**WHAT TO PRODUCE:** Please print each of the entries below verbatim, line for line.

______

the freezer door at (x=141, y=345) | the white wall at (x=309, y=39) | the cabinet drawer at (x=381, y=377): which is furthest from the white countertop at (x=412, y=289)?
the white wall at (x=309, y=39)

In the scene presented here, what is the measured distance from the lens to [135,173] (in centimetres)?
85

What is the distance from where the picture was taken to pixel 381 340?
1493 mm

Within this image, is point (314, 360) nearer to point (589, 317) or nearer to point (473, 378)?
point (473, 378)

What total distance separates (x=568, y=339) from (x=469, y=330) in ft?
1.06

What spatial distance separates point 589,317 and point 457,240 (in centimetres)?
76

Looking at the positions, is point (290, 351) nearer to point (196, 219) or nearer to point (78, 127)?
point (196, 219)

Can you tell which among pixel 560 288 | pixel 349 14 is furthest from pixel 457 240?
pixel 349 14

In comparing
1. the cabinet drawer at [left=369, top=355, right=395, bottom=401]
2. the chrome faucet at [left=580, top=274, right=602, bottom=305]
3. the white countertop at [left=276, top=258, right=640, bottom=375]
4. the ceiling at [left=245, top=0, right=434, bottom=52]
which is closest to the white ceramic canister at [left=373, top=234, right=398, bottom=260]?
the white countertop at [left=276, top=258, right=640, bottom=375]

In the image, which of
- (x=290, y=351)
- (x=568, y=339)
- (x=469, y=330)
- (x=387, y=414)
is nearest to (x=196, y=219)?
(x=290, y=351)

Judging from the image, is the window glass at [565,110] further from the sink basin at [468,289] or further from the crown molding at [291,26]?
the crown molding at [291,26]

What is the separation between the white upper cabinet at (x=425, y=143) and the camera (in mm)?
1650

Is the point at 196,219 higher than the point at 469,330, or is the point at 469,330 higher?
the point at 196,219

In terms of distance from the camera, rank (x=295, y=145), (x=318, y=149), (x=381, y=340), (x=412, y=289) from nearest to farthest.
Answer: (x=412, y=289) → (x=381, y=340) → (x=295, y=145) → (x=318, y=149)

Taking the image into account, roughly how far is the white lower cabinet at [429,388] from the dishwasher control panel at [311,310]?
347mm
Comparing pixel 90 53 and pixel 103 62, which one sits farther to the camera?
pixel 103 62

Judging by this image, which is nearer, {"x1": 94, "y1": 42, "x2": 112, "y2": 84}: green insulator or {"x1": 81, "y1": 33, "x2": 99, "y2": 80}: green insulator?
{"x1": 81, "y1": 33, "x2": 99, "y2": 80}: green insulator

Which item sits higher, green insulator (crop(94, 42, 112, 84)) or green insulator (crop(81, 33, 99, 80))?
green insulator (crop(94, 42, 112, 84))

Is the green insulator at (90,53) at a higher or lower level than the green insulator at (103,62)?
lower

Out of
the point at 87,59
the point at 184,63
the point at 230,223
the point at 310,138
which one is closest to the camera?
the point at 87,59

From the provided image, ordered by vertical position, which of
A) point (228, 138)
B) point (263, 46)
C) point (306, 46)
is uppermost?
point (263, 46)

______

**SOLUTION TO THIS PROBLEM:**
the freezer door at (x=141, y=345) | the white wall at (x=309, y=39) | the cabinet drawer at (x=381, y=377): which is furthest from the white countertop at (x=412, y=289)?
the white wall at (x=309, y=39)

In the scene presented here, what is the measured distance from the lens to [135,173] (in centimetres)?
85

What is the distance from where the picture was taken to pixel 381 340?
1493 mm

Within this image, is point (314, 360) nearer to point (589, 317) or nearer to point (473, 378)?
point (473, 378)

What total distance separates (x=568, y=339) from (x=469, y=330) in ft?
1.06

What spatial distance separates point 589,317 and point 457,240 (in centimetres)?
76

Looking at the positions, is point (290, 351) nearer to point (196, 219) or nearer to point (78, 127)?
point (196, 219)

Can you tell which among pixel 560 288 | pixel 349 14 is furthest from pixel 457 240?
pixel 349 14

In comparing
1. the cabinet drawer at [left=369, top=355, right=395, bottom=401]
2. the chrome faucet at [left=580, top=274, right=602, bottom=305]
3. the white countertop at [left=276, top=258, right=640, bottom=375]
4. the ceiling at [left=245, top=0, right=434, bottom=52]
which is closest to the white ceramic canister at [left=373, top=234, right=398, bottom=260]?
the white countertop at [left=276, top=258, right=640, bottom=375]

In the image, which of
- (x=290, y=351)
- (x=568, y=339)
- (x=469, y=330)
- (x=387, y=414)
is nearest to (x=196, y=219)?
(x=290, y=351)

Judging from the image, is the window glass at [565,110] further from the sink basin at [468,289] or further from the crown molding at [291,26]?
the crown molding at [291,26]

What is the separation between the white upper cabinet at (x=425, y=143) and the camera (in mm)?
1650

Is the point at 196,219 higher than the point at 469,330, or is the point at 469,330 higher?
the point at 196,219

In terms of distance from the camera, rank (x=295, y=145), (x=318, y=149), (x=381, y=340), (x=412, y=289) from nearest to farthest.
Answer: (x=412, y=289) → (x=381, y=340) → (x=295, y=145) → (x=318, y=149)

Taking the image into account, roughly how far is the white lower cabinet at [429,388] from the dishwasher control panel at [311,310]?
347mm
Comparing pixel 90 53 and pixel 103 62, which one sits farther to the camera?
pixel 103 62

Judging by this image, which is nearer, {"x1": 94, "y1": 42, "x2": 112, "y2": 84}: green insulator or {"x1": 81, "y1": 33, "x2": 99, "y2": 80}: green insulator?
{"x1": 81, "y1": 33, "x2": 99, "y2": 80}: green insulator

Which item sits higher, green insulator (crop(94, 42, 112, 84)) or green insulator (crop(81, 33, 99, 80))?
green insulator (crop(94, 42, 112, 84))

Is the green insulator at (90,53) at a higher or lower level than the green insulator at (103,62)?
lower

Out of
the point at 87,59
the point at 184,63
the point at 230,223
the point at 310,138
which one is closest to the camera?
the point at 87,59

From the provided image, ordered by vertical position, which of
A) point (228, 138)
B) point (263, 46)
C) point (306, 46)
is uppermost?
point (263, 46)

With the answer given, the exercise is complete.